Aggregating data from all of these sources and normalizing them requires knowledge of the nuances in each jurisdiction. “It would be nice if, for every region, we were looking for the exact same things,” says Reichman. “Instead, depending on the vendor that they use, and depending on how the data is made available, it's a puzzle for each one.”

In December of 2019, US Senators Michael Bennet of Colorado and Rob Portman of Ohio introduced a bill that would set up state and local grants aimed at reducing low-income evictions. Included in the bill is a measure to enhance data collection. Hepburn is hopeful that the bill could one day mean an easier job for those trying to analyse eviction data.

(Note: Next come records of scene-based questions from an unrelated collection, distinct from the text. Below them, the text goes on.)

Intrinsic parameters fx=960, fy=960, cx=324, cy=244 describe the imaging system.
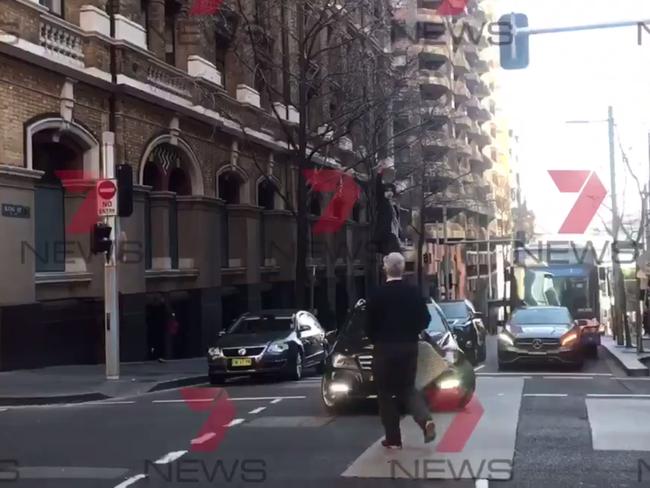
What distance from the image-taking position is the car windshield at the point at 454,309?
24.0 m

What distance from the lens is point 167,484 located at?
807 centimetres

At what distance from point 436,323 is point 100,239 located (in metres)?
7.33

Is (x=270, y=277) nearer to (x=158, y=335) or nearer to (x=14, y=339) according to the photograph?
(x=158, y=335)

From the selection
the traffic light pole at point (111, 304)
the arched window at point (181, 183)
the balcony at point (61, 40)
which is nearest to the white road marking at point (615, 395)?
the traffic light pole at point (111, 304)

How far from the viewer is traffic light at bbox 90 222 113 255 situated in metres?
17.8

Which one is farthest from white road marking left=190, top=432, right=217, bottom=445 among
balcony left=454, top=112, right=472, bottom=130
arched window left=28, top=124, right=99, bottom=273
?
balcony left=454, top=112, right=472, bottom=130

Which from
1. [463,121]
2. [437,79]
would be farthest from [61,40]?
[463,121]

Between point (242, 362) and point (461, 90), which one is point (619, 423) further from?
point (461, 90)

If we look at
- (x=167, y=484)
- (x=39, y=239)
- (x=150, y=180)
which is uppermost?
(x=150, y=180)

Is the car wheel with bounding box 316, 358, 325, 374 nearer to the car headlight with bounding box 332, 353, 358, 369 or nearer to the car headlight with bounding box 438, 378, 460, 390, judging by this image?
the car headlight with bounding box 332, 353, 358, 369

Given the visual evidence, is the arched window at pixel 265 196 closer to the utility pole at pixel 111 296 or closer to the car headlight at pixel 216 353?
the utility pole at pixel 111 296

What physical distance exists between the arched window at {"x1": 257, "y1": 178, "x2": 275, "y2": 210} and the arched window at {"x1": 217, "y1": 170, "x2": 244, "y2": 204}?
1.53 meters

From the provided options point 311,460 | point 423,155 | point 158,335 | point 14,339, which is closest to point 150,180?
point 158,335

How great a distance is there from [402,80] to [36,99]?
43.3 feet
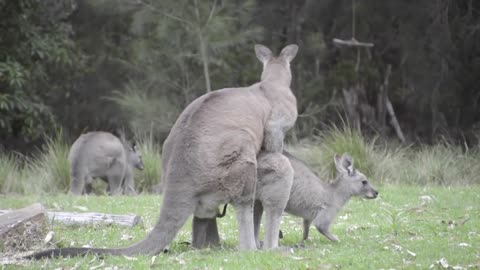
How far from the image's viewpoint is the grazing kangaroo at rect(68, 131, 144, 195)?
14.1 m

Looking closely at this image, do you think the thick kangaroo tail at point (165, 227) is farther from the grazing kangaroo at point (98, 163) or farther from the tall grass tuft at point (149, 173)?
the tall grass tuft at point (149, 173)

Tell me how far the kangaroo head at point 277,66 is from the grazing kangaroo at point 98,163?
5.82 metres

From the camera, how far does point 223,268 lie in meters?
6.50

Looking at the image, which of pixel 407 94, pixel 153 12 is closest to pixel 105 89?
pixel 153 12

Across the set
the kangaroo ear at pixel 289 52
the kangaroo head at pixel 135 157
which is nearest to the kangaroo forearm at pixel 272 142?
the kangaroo ear at pixel 289 52

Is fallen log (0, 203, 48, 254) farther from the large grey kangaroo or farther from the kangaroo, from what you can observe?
the kangaroo

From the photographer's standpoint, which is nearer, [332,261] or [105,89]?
[332,261]

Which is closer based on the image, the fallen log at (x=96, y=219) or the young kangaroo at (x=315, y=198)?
the young kangaroo at (x=315, y=198)

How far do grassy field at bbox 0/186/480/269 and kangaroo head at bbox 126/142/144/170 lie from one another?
266cm

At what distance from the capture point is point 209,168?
704cm

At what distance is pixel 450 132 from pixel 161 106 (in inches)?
298

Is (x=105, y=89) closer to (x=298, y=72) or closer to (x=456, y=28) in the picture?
(x=298, y=72)

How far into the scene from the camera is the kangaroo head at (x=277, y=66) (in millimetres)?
8688

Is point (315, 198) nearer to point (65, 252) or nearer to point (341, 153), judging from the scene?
point (65, 252)
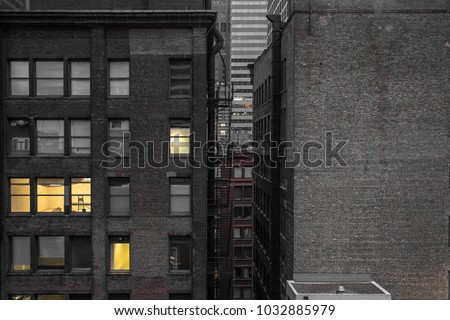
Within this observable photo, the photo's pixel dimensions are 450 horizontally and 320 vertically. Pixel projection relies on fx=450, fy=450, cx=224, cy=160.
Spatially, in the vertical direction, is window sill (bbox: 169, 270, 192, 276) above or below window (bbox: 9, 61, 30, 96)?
below

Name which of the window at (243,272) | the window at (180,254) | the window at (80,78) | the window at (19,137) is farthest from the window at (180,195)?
the window at (243,272)

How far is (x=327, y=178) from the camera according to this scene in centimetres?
2361

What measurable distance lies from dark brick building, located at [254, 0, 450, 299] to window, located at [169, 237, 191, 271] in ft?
19.0

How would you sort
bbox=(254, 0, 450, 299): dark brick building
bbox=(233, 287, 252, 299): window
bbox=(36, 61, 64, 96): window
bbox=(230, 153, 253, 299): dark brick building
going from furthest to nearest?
1. bbox=(233, 287, 252, 299): window
2. bbox=(230, 153, 253, 299): dark brick building
3. bbox=(254, 0, 450, 299): dark brick building
4. bbox=(36, 61, 64, 96): window

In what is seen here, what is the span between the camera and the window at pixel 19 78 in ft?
70.9

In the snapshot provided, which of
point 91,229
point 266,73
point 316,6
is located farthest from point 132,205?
point 266,73

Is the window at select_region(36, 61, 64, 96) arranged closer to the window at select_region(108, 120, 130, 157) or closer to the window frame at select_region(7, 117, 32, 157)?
the window frame at select_region(7, 117, 32, 157)

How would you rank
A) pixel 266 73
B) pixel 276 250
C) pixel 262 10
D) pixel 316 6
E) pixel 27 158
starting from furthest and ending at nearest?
pixel 262 10, pixel 266 73, pixel 276 250, pixel 316 6, pixel 27 158

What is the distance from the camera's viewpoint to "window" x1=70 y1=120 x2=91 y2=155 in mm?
21688

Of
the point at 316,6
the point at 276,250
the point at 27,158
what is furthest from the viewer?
the point at 276,250

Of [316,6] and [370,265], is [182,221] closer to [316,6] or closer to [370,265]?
[370,265]

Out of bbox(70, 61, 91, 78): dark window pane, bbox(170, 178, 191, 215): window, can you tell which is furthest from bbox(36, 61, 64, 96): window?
bbox(170, 178, 191, 215): window

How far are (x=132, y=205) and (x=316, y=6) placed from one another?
13.8 meters

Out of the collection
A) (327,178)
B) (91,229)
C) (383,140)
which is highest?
(383,140)
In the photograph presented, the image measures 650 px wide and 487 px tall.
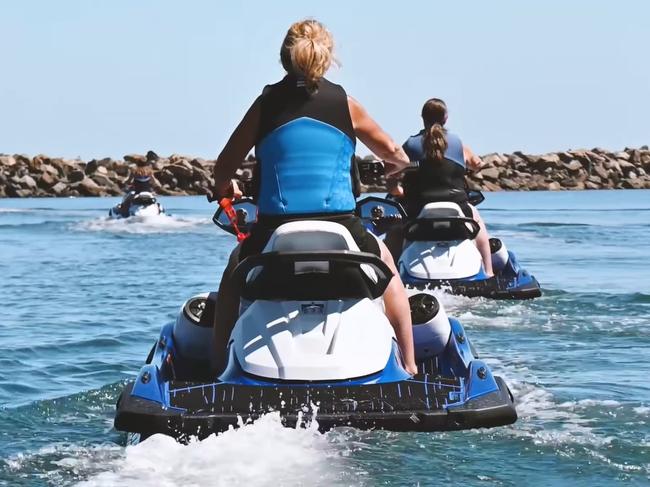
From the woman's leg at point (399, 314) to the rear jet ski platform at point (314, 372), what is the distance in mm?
256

That said, Hepburn and Reichman caution against the public release of granular eviction data. 

“In a lot of cases, what this gets used for is for tenant screening services,” says Hepburn. “There are companies that go and collect these data and make them available to landlords to try to check and see if their potential tenants have been previously evicted, or even just filed against for eviction, without any sort of judgement.”

According to research by Eviction Lab principal Matthew Desmond and Tracey Shollenberger, who is now vice president of science at Harvard’s Center for Policing Equity, residents who have been evicted or even just filed against for eviction often have a much harder time finding equal-quality housing in the future. That coupled with evidence that evictions affect minority populations at disproportionate rates can lead to widening racial and economic gaps in neighborhoods.

While opening up raw data on evictions to the public would not be the best option, making timely, granular data available to researchers and government officials can improve the system’s ability to respond to potential eviction crises.

Data on current and historical evictions can help city officials spot trends in who is getting evicted and who is doing the evicting. It can help inform new housing policy and reform old housing policies that may put more vulnerable citizens at undue risk.

Hepburn says that the Eviction Lab is currently working, in part with the ACLU, on research that shows the extent to which Black renters are disproportionately affected by the eviction crisis.

More broadly, says Hepburn, better data can help provide some oversight for a system which is largely unregulated.

“It's the Wild West, right? There's no right to representation. Defendants have no right to counsel. They're on their own here,” says Hepburn. “I mean, this is people losing their homes, and they're being processed in bulk very quickly by the system that has very little oversight, and that we know very little about.”

A 2018 report by the Philadelphia Mayor’s Taskforce on Eviction Prevention and Response found that of Philadelphia’s 22,500 eviction cases in 2016, tenants had legal representation in only 9% of them.

Included in Hepburn’s eviction data wishlist is an additional ask, something that is rarely included in any of the filings that the Eviction Lab and January Advisors have been poring over for years. He wants to know the relationship between money owed and monthly rent.

“At the individual level, if you were found to owe $1,500, was that on an apartment that's $1,500 a month? Or was it an apartment that's $500 a month? Because that makes a big difference in the story you're telling about the nature of the crisis, right? If you're letting somebody get three months behind that's different than evicting them immediately once they fall behind,” Hepburn says.

Now that the Eviction Tracking System has been out for a week, Hepburn says one of the next steps is to start reaching out to state and local governments to see if they can garner interest in the project. While he’s not ready to name any names just yet, he says that they’re already involved in talks with some interested parties.

*Correction: This story initially misidentified a jurisdiction that charges $10 to access an eviction filing. It is the state of Alabama, not the city of Atlanta. Also, at the time of publication, Peter Hepburn was an assistant professor at Rutgers, not an associate professor.

Alexandra Kanik is a data reporter at CityMetric.